With 10 months remaining in office for an exhausted administration, problems will probably deepen. Financial leaders doubt that any of the three candidates likely to succeed Bush offers the visionary American and world leadership needed.
Lack of Experience
For all of his experience on defense and security issues, John McCain has described himself as lacking economic expertise. The protectionist tilt of the Democratic election campaign — and behind it American society — worries global investors about the leadership prospects of either Hillary Clinton or Barack Obama.
“The current financial crisis in the U.S. is likely to be judged in retrospect as the most wrenching since the end of the Second World War,” Greenspan wrote in Monday’s Financial Times.
Some global financiers go further. They wonder whether Bear Stearns’s implosion, the collapse late last week of a $22 billion Carlyle Group investment fund, and the fall of everything from the Dow Jones Industrial Average to the dollar signal a broader U.S. decline.
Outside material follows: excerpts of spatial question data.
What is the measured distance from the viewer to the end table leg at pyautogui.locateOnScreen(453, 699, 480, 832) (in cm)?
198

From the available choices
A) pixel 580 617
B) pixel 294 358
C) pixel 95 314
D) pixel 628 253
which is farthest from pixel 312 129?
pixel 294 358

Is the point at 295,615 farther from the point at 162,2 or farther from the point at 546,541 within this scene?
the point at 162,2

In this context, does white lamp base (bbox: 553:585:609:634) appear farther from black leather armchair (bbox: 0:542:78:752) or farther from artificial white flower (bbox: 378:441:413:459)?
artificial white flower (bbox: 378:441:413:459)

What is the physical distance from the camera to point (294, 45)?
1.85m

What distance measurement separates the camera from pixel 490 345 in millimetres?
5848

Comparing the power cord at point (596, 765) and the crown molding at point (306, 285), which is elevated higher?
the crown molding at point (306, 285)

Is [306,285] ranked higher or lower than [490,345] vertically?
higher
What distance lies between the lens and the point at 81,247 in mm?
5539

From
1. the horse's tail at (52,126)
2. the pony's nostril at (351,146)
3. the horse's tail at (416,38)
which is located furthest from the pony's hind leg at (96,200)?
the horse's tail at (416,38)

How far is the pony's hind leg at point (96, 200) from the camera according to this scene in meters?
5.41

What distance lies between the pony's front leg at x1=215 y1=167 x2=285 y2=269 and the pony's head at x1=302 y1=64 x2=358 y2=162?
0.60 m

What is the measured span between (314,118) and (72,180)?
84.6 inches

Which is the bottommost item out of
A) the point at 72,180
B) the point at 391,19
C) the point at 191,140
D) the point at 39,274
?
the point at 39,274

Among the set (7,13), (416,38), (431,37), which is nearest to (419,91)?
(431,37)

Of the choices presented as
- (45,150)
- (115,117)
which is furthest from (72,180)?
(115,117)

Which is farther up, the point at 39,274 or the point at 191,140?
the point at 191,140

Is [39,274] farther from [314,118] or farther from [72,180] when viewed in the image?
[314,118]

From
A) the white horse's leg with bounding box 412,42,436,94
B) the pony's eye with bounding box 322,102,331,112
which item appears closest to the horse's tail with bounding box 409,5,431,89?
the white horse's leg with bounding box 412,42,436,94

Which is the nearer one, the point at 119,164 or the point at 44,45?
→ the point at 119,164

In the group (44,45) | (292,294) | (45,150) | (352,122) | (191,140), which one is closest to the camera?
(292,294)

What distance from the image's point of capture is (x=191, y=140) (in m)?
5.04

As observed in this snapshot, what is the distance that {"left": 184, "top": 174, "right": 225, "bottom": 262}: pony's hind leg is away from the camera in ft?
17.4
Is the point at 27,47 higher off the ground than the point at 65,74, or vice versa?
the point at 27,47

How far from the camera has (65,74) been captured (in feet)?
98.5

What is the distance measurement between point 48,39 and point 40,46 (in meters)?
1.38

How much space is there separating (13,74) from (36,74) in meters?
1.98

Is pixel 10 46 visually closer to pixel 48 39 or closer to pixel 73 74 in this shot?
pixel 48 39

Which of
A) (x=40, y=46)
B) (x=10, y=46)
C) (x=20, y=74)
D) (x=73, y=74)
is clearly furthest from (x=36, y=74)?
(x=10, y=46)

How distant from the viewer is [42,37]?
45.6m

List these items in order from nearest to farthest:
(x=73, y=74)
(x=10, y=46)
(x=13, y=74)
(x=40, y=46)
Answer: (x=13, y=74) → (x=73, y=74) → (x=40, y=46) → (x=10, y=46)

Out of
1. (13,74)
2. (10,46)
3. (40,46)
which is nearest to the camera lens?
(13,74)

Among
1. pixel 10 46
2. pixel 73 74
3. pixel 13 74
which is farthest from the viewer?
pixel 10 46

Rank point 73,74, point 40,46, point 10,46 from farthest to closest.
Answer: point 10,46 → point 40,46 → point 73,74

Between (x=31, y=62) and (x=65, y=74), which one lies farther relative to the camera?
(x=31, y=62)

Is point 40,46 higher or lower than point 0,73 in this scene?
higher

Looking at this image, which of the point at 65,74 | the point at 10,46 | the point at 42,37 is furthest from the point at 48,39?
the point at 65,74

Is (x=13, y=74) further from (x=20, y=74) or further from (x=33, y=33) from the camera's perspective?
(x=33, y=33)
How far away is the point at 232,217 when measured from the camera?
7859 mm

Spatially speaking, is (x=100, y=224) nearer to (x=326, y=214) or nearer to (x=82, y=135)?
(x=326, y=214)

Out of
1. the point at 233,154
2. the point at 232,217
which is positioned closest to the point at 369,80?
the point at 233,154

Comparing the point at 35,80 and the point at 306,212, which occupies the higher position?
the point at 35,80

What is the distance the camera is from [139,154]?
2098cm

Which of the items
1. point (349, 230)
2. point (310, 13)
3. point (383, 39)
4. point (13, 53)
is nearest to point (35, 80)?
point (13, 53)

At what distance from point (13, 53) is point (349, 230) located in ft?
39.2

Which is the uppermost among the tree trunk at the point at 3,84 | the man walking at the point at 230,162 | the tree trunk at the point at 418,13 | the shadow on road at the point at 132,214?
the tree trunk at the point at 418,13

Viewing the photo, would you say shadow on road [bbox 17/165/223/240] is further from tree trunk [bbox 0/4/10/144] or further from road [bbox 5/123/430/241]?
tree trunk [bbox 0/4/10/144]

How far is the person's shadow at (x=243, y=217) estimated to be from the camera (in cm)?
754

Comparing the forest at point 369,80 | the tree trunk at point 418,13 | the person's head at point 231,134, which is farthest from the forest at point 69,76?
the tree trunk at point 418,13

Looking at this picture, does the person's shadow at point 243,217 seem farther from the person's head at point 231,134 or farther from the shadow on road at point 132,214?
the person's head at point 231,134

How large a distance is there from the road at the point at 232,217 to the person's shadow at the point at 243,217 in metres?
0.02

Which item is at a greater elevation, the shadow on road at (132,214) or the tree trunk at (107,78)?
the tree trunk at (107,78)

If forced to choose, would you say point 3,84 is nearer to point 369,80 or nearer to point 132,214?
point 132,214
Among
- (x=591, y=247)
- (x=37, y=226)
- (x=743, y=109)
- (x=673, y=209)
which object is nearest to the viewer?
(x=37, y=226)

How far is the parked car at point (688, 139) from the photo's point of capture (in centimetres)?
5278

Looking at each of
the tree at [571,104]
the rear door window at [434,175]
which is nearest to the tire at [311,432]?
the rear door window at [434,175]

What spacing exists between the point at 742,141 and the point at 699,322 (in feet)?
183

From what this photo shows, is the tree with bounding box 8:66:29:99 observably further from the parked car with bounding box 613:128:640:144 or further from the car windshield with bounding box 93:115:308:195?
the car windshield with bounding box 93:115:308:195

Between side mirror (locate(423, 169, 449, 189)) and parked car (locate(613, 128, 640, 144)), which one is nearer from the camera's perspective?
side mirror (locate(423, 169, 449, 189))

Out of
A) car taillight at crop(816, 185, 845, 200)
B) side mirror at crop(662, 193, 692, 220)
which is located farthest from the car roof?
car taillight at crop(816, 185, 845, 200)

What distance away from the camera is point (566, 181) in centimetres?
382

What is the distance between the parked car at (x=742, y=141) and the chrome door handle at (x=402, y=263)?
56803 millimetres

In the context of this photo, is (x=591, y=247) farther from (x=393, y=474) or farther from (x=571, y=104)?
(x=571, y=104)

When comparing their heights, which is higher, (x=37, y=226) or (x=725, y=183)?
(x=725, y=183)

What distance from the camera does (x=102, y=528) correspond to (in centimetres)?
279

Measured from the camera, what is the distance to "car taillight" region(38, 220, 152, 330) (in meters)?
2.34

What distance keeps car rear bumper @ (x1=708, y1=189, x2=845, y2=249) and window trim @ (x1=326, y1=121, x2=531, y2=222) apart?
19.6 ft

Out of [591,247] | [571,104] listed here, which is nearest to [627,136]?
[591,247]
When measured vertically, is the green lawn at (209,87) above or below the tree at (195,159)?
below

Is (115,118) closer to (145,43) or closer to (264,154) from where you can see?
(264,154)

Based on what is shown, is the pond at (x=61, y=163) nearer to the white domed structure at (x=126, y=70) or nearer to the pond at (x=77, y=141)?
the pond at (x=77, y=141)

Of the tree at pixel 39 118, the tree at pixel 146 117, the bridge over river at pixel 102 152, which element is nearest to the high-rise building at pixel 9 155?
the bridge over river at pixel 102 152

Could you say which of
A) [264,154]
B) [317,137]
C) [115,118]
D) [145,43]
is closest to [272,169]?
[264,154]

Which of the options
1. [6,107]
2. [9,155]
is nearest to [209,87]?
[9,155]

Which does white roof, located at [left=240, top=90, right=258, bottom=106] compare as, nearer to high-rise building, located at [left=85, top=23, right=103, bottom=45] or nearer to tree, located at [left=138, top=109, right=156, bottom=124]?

A loss of influence was happening anyway as other powers rose. Bush’s mistakes have accelerated the process.
Global Contagion
There’s no schadenfreude in this for foreign financial leaders, for they realize that bad U.S. colds lead to global contagion. The U.S. still accounts for 25 percent of the world’s gross domestic product and a far larger percentage of its financial transactions. Its consumers spend $9 trillion a year, dwarfing the $1 trillion spent by the Chinese. China’s growth and hence its political stability depend, to some extent, on how deeply the mortgage mess hits U.S. consumption.
The question one hears with growing frequency is whether we are living through a brutal correction or a historic shift that will leave the global pecking order altered. The ritual reassurances always follow: that the U.S. is the irreplaceable global economic engine; that no country or currency can replace it or the dollar; and Americans have always proven resilient and world champions at self-correction.
One hears this mantra with less confidence these days, as the world waits for U.S. leadership.